Mi preme ribadire che la transizione verso imballaggi sempre più sostenibili non può avvenire tramite l’approccio “packaging free” che è nelle intenzioni della CE. L’imballaggio alimentare non è un semplice “contenitore” ma ha una funzione essenziale per mantenere inalterata la conservazione, la qualità, la sicurezza del prodotto alimentare lungo tutte le fasi della filiera. Le nostre imprese in questi anni hanno già fatto tantissimo: penso ad esempio alla riduzione e all’alleggerimento degli spessori, all’ecodesign, all’aumento di contenuto di materiale riciclato fino all’etichettatura ambientale degli imballaggi con la previsione di informazioni sempre più chiare ed accurate sulla composizione del materiale di imballaggio e quelle relative al corretto smaltimento dei consumatori nella raccolta differenziata.
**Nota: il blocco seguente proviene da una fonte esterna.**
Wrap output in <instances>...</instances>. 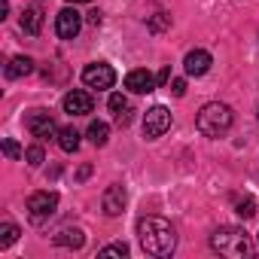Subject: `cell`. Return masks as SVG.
Returning a JSON list of instances; mask_svg holds the SVG:
<instances>
[{
  "instance_id": "6da1fadb",
  "label": "cell",
  "mask_w": 259,
  "mask_h": 259,
  "mask_svg": "<svg viewBox=\"0 0 259 259\" xmlns=\"http://www.w3.org/2000/svg\"><path fill=\"white\" fill-rule=\"evenodd\" d=\"M138 238H141L144 253H150V256H171L177 247V235H174L171 223L162 217H141L138 220Z\"/></svg>"
},
{
  "instance_id": "7a4b0ae2",
  "label": "cell",
  "mask_w": 259,
  "mask_h": 259,
  "mask_svg": "<svg viewBox=\"0 0 259 259\" xmlns=\"http://www.w3.org/2000/svg\"><path fill=\"white\" fill-rule=\"evenodd\" d=\"M235 122V113L229 104H220V101H210L198 110V119H195V128L204 135V138H223Z\"/></svg>"
},
{
  "instance_id": "3957f363",
  "label": "cell",
  "mask_w": 259,
  "mask_h": 259,
  "mask_svg": "<svg viewBox=\"0 0 259 259\" xmlns=\"http://www.w3.org/2000/svg\"><path fill=\"white\" fill-rule=\"evenodd\" d=\"M210 247L223 256H247L250 250V241H247V232L238 229V226H220L213 235H210Z\"/></svg>"
},
{
  "instance_id": "277c9868",
  "label": "cell",
  "mask_w": 259,
  "mask_h": 259,
  "mask_svg": "<svg viewBox=\"0 0 259 259\" xmlns=\"http://www.w3.org/2000/svg\"><path fill=\"white\" fill-rule=\"evenodd\" d=\"M55 210H58V192H49V189H43V192H34L31 198H28V217H31V223H46L49 217H55Z\"/></svg>"
},
{
  "instance_id": "5b68a950",
  "label": "cell",
  "mask_w": 259,
  "mask_h": 259,
  "mask_svg": "<svg viewBox=\"0 0 259 259\" xmlns=\"http://www.w3.org/2000/svg\"><path fill=\"white\" fill-rule=\"evenodd\" d=\"M168 128H171V110H168V107L156 104V107H150V110L144 113V138H147V141L162 138Z\"/></svg>"
},
{
  "instance_id": "8992f818",
  "label": "cell",
  "mask_w": 259,
  "mask_h": 259,
  "mask_svg": "<svg viewBox=\"0 0 259 259\" xmlns=\"http://www.w3.org/2000/svg\"><path fill=\"white\" fill-rule=\"evenodd\" d=\"M82 82L89 85V89H113V82H116V70L110 67V64H104V61H95V64H89L85 70H82Z\"/></svg>"
},
{
  "instance_id": "52a82bcc",
  "label": "cell",
  "mask_w": 259,
  "mask_h": 259,
  "mask_svg": "<svg viewBox=\"0 0 259 259\" xmlns=\"http://www.w3.org/2000/svg\"><path fill=\"white\" fill-rule=\"evenodd\" d=\"M25 125H28V132H31L37 141H49V138H55V135H58L55 119H52L46 110H31V113H28V119H25Z\"/></svg>"
},
{
  "instance_id": "ba28073f",
  "label": "cell",
  "mask_w": 259,
  "mask_h": 259,
  "mask_svg": "<svg viewBox=\"0 0 259 259\" xmlns=\"http://www.w3.org/2000/svg\"><path fill=\"white\" fill-rule=\"evenodd\" d=\"M82 31V16L73 10V4L70 7H64L58 16H55V34L61 37V40H76V34Z\"/></svg>"
},
{
  "instance_id": "9c48e42d",
  "label": "cell",
  "mask_w": 259,
  "mask_h": 259,
  "mask_svg": "<svg viewBox=\"0 0 259 259\" xmlns=\"http://www.w3.org/2000/svg\"><path fill=\"white\" fill-rule=\"evenodd\" d=\"M125 201H128V192H125V186H119V183L107 186L104 195H101V207H104L107 217H119V213L125 210Z\"/></svg>"
},
{
  "instance_id": "30bf717a",
  "label": "cell",
  "mask_w": 259,
  "mask_h": 259,
  "mask_svg": "<svg viewBox=\"0 0 259 259\" xmlns=\"http://www.w3.org/2000/svg\"><path fill=\"white\" fill-rule=\"evenodd\" d=\"M156 85H159V79L150 70H144V67H138V70H132V73L125 76V89L135 92V95H150Z\"/></svg>"
},
{
  "instance_id": "8fae6325",
  "label": "cell",
  "mask_w": 259,
  "mask_h": 259,
  "mask_svg": "<svg viewBox=\"0 0 259 259\" xmlns=\"http://www.w3.org/2000/svg\"><path fill=\"white\" fill-rule=\"evenodd\" d=\"M92 107H95V101H92V95L82 92V89H73V92L64 95V110H67L70 116H89Z\"/></svg>"
},
{
  "instance_id": "7c38bea8",
  "label": "cell",
  "mask_w": 259,
  "mask_h": 259,
  "mask_svg": "<svg viewBox=\"0 0 259 259\" xmlns=\"http://www.w3.org/2000/svg\"><path fill=\"white\" fill-rule=\"evenodd\" d=\"M110 113H113V119H116V125H128L132 122V113H135V107H132V101H128V95H122V92H116V95H110Z\"/></svg>"
},
{
  "instance_id": "4fadbf2b",
  "label": "cell",
  "mask_w": 259,
  "mask_h": 259,
  "mask_svg": "<svg viewBox=\"0 0 259 259\" xmlns=\"http://www.w3.org/2000/svg\"><path fill=\"white\" fill-rule=\"evenodd\" d=\"M210 52H204V49H192L186 58H183V67H186V73L189 76H204L207 70H210Z\"/></svg>"
},
{
  "instance_id": "5bb4252c",
  "label": "cell",
  "mask_w": 259,
  "mask_h": 259,
  "mask_svg": "<svg viewBox=\"0 0 259 259\" xmlns=\"http://www.w3.org/2000/svg\"><path fill=\"white\" fill-rule=\"evenodd\" d=\"M19 25H22V31H25V34L37 37V34L43 31V10H40V7H25V10H22V19H19Z\"/></svg>"
},
{
  "instance_id": "9a60e30c",
  "label": "cell",
  "mask_w": 259,
  "mask_h": 259,
  "mask_svg": "<svg viewBox=\"0 0 259 259\" xmlns=\"http://www.w3.org/2000/svg\"><path fill=\"white\" fill-rule=\"evenodd\" d=\"M58 247H67V250H79L82 244H85V232L82 229H76V226H64L55 238H52Z\"/></svg>"
},
{
  "instance_id": "2e32d148",
  "label": "cell",
  "mask_w": 259,
  "mask_h": 259,
  "mask_svg": "<svg viewBox=\"0 0 259 259\" xmlns=\"http://www.w3.org/2000/svg\"><path fill=\"white\" fill-rule=\"evenodd\" d=\"M28 73H34V58H28V55L10 58V64H7V79H22V76H28Z\"/></svg>"
},
{
  "instance_id": "e0dca14e",
  "label": "cell",
  "mask_w": 259,
  "mask_h": 259,
  "mask_svg": "<svg viewBox=\"0 0 259 259\" xmlns=\"http://www.w3.org/2000/svg\"><path fill=\"white\" fill-rule=\"evenodd\" d=\"M58 147L64 153H76L79 150V132H76L73 125H67V128H61V132H58Z\"/></svg>"
},
{
  "instance_id": "ac0fdd59",
  "label": "cell",
  "mask_w": 259,
  "mask_h": 259,
  "mask_svg": "<svg viewBox=\"0 0 259 259\" xmlns=\"http://www.w3.org/2000/svg\"><path fill=\"white\" fill-rule=\"evenodd\" d=\"M85 135H89V141H92L95 147H104V144L110 141V125L101 122V119H95V122L89 125V132H85Z\"/></svg>"
},
{
  "instance_id": "d6986e66",
  "label": "cell",
  "mask_w": 259,
  "mask_h": 259,
  "mask_svg": "<svg viewBox=\"0 0 259 259\" xmlns=\"http://www.w3.org/2000/svg\"><path fill=\"white\" fill-rule=\"evenodd\" d=\"M19 226L16 223H4V226H0V250H7V247H13L16 241H19Z\"/></svg>"
},
{
  "instance_id": "ffe728a7",
  "label": "cell",
  "mask_w": 259,
  "mask_h": 259,
  "mask_svg": "<svg viewBox=\"0 0 259 259\" xmlns=\"http://www.w3.org/2000/svg\"><path fill=\"white\" fill-rule=\"evenodd\" d=\"M235 213H238V217H244V220H250V217L256 213V201H253L250 195L238 198V201H235Z\"/></svg>"
},
{
  "instance_id": "44dd1931",
  "label": "cell",
  "mask_w": 259,
  "mask_h": 259,
  "mask_svg": "<svg viewBox=\"0 0 259 259\" xmlns=\"http://www.w3.org/2000/svg\"><path fill=\"white\" fill-rule=\"evenodd\" d=\"M168 25H171V16H168V13H156V16L150 19V25H147V28H150L153 34H159V31H165Z\"/></svg>"
},
{
  "instance_id": "7402d4cb",
  "label": "cell",
  "mask_w": 259,
  "mask_h": 259,
  "mask_svg": "<svg viewBox=\"0 0 259 259\" xmlns=\"http://www.w3.org/2000/svg\"><path fill=\"white\" fill-rule=\"evenodd\" d=\"M25 162H28L31 168H40V165L46 162V153H43V147H31V150L25 153Z\"/></svg>"
},
{
  "instance_id": "603a6c76",
  "label": "cell",
  "mask_w": 259,
  "mask_h": 259,
  "mask_svg": "<svg viewBox=\"0 0 259 259\" xmlns=\"http://www.w3.org/2000/svg\"><path fill=\"white\" fill-rule=\"evenodd\" d=\"M98 256H128V244H110V247H101Z\"/></svg>"
},
{
  "instance_id": "cb8c5ba5",
  "label": "cell",
  "mask_w": 259,
  "mask_h": 259,
  "mask_svg": "<svg viewBox=\"0 0 259 259\" xmlns=\"http://www.w3.org/2000/svg\"><path fill=\"white\" fill-rule=\"evenodd\" d=\"M4 153H7L10 159H22V156H25V153H22V147H19L16 141H10V138L4 141Z\"/></svg>"
},
{
  "instance_id": "d4e9b609",
  "label": "cell",
  "mask_w": 259,
  "mask_h": 259,
  "mask_svg": "<svg viewBox=\"0 0 259 259\" xmlns=\"http://www.w3.org/2000/svg\"><path fill=\"white\" fill-rule=\"evenodd\" d=\"M171 92H174V98H183L186 95V79H171Z\"/></svg>"
},
{
  "instance_id": "484cf974",
  "label": "cell",
  "mask_w": 259,
  "mask_h": 259,
  "mask_svg": "<svg viewBox=\"0 0 259 259\" xmlns=\"http://www.w3.org/2000/svg\"><path fill=\"white\" fill-rule=\"evenodd\" d=\"M156 79H159V85H165V82H171V67H162Z\"/></svg>"
},
{
  "instance_id": "4316f807",
  "label": "cell",
  "mask_w": 259,
  "mask_h": 259,
  "mask_svg": "<svg viewBox=\"0 0 259 259\" xmlns=\"http://www.w3.org/2000/svg\"><path fill=\"white\" fill-rule=\"evenodd\" d=\"M89 174H92V165H82V168L76 171V180H89Z\"/></svg>"
},
{
  "instance_id": "83f0119b",
  "label": "cell",
  "mask_w": 259,
  "mask_h": 259,
  "mask_svg": "<svg viewBox=\"0 0 259 259\" xmlns=\"http://www.w3.org/2000/svg\"><path fill=\"white\" fill-rule=\"evenodd\" d=\"M7 13H10V0H0V19H7Z\"/></svg>"
},
{
  "instance_id": "f1b7e54d",
  "label": "cell",
  "mask_w": 259,
  "mask_h": 259,
  "mask_svg": "<svg viewBox=\"0 0 259 259\" xmlns=\"http://www.w3.org/2000/svg\"><path fill=\"white\" fill-rule=\"evenodd\" d=\"M89 22L92 25H101V13H89Z\"/></svg>"
},
{
  "instance_id": "f546056e",
  "label": "cell",
  "mask_w": 259,
  "mask_h": 259,
  "mask_svg": "<svg viewBox=\"0 0 259 259\" xmlns=\"http://www.w3.org/2000/svg\"><path fill=\"white\" fill-rule=\"evenodd\" d=\"M70 4H89V0H70Z\"/></svg>"
}]
</instances>
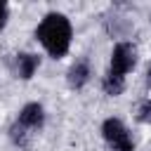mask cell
Returning <instances> with one entry per match:
<instances>
[{
  "label": "cell",
  "instance_id": "cell-1",
  "mask_svg": "<svg viewBox=\"0 0 151 151\" xmlns=\"http://www.w3.org/2000/svg\"><path fill=\"white\" fill-rule=\"evenodd\" d=\"M71 38H73V26L68 17L61 12H47L35 28V40L52 59H61L68 54Z\"/></svg>",
  "mask_w": 151,
  "mask_h": 151
},
{
  "label": "cell",
  "instance_id": "cell-2",
  "mask_svg": "<svg viewBox=\"0 0 151 151\" xmlns=\"http://www.w3.org/2000/svg\"><path fill=\"white\" fill-rule=\"evenodd\" d=\"M45 127V109L38 101H28L19 109L12 127H9V137L14 142V146L19 149H28L35 139V134Z\"/></svg>",
  "mask_w": 151,
  "mask_h": 151
},
{
  "label": "cell",
  "instance_id": "cell-3",
  "mask_svg": "<svg viewBox=\"0 0 151 151\" xmlns=\"http://www.w3.org/2000/svg\"><path fill=\"white\" fill-rule=\"evenodd\" d=\"M101 137L111 151H134V139H132L127 125L116 116H109L101 123Z\"/></svg>",
  "mask_w": 151,
  "mask_h": 151
},
{
  "label": "cell",
  "instance_id": "cell-4",
  "mask_svg": "<svg viewBox=\"0 0 151 151\" xmlns=\"http://www.w3.org/2000/svg\"><path fill=\"white\" fill-rule=\"evenodd\" d=\"M137 66V47L130 40H118L111 50V59H109V71L116 76H127L130 71H134Z\"/></svg>",
  "mask_w": 151,
  "mask_h": 151
},
{
  "label": "cell",
  "instance_id": "cell-5",
  "mask_svg": "<svg viewBox=\"0 0 151 151\" xmlns=\"http://www.w3.org/2000/svg\"><path fill=\"white\" fill-rule=\"evenodd\" d=\"M90 78H92V66H90V59L87 57H80V59H76L71 66H68V71H66V85L71 87V90H83L87 83H90Z\"/></svg>",
  "mask_w": 151,
  "mask_h": 151
},
{
  "label": "cell",
  "instance_id": "cell-6",
  "mask_svg": "<svg viewBox=\"0 0 151 151\" xmlns=\"http://www.w3.org/2000/svg\"><path fill=\"white\" fill-rule=\"evenodd\" d=\"M40 68V57L33 54V52H19L14 57V71H17V78L21 80H31L35 76V71Z\"/></svg>",
  "mask_w": 151,
  "mask_h": 151
},
{
  "label": "cell",
  "instance_id": "cell-7",
  "mask_svg": "<svg viewBox=\"0 0 151 151\" xmlns=\"http://www.w3.org/2000/svg\"><path fill=\"white\" fill-rule=\"evenodd\" d=\"M101 92H104L106 97H120V94L125 92V78L106 71V76L101 78Z\"/></svg>",
  "mask_w": 151,
  "mask_h": 151
},
{
  "label": "cell",
  "instance_id": "cell-8",
  "mask_svg": "<svg viewBox=\"0 0 151 151\" xmlns=\"http://www.w3.org/2000/svg\"><path fill=\"white\" fill-rule=\"evenodd\" d=\"M137 120L144 123V125H151V97L139 101V106H137Z\"/></svg>",
  "mask_w": 151,
  "mask_h": 151
},
{
  "label": "cell",
  "instance_id": "cell-9",
  "mask_svg": "<svg viewBox=\"0 0 151 151\" xmlns=\"http://www.w3.org/2000/svg\"><path fill=\"white\" fill-rule=\"evenodd\" d=\"M7 21H9V5L5 0H0V31H5Z\"/></svg>",
  "mask_w": 151,
  "mask_h": 151
},
{
  "label": "cell",
  "instance_id": "cell-10",
  "mask_svg": "<svg viewBox=\"0 0 151 151\" xmlns=\"http://www.w3.org/2000/svg\"><path fill=\"white\" fill-rule=\"evenodd\" d=\"M144 85H146V90H151V64H149L146 71H144Z\"/></svg>",
  "mask_w": 151,
  "mask_h": 151
}]
</instances>
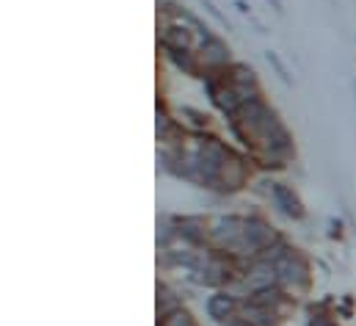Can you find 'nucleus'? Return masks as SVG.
Listing matches in <instances>:
<instances>
[{
  "label": "nucleus",
  "instance_id": "obj_1",
  "mask_svg": "<svg viewBox=\"0 0 356 326\" xmlns=\"http://www.w3.org/2000/svg\"><path fill=\"white\" fill-rule=\"evenodd\" d=\"M235 299L232 296H213L210 299V304H207V310H210V316L216 318V321H227V318H235L232 313H235Z\"/></svg>",
  "mask_w": 356,
  "mask_h": 326
},
{
  "label": "nucleus",
  "instance_id": "obj_2",
  "mask_svg": "<svg viewBox=\"0 0 356 326\" xmlns=\"http://www.w3.org/2000/svg\"><path fill=\"white\" fill-rule=\"evenodd\" d=\"M273 199H276V205L287 213V216H301V210H298V199L293 196V191L290 188H284L282 183H276L273 185Z\"/></svg>",
  "mask_w": 356,
  "mask_h": 326
},
{
  "label": "nucleus",
  "instance_id": "obj_3",
  "mask_svg": "<svg viewBox=\"0 0 356 326\" xmlns=\"http://www.w3.org/2000/svg\"><path fill=\"white\" fill-rule=\"evenodd\" d=\"M309 326H334V324H329V321H315V324H309Z\"/></svg>",
  "mask_w": 356,
  "mask_h": 326
}]
</instances>
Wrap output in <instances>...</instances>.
C’è dunque da parte delle nostre imprese tutto l’interesse a procedere in una direzione che sia quanto più possibile sostenibile dal punto di vista ambientale, ma non a discapito di una sostenibilità economica e sociale”. C’è poi un altro aspetto, affatto secondario, che riguarda il nostro modello circolare, spiega Vacondio: “La proposta di regolamento è costruita con un’impostazione fortemente ideologica che rischia di scardinare l’eccellenza del modello, rappresentato dal sistema CONAI, grazie al quale l’Italia ha già raggiunto gli obiettivi UE di riciclo al 2030” conclude il presidente.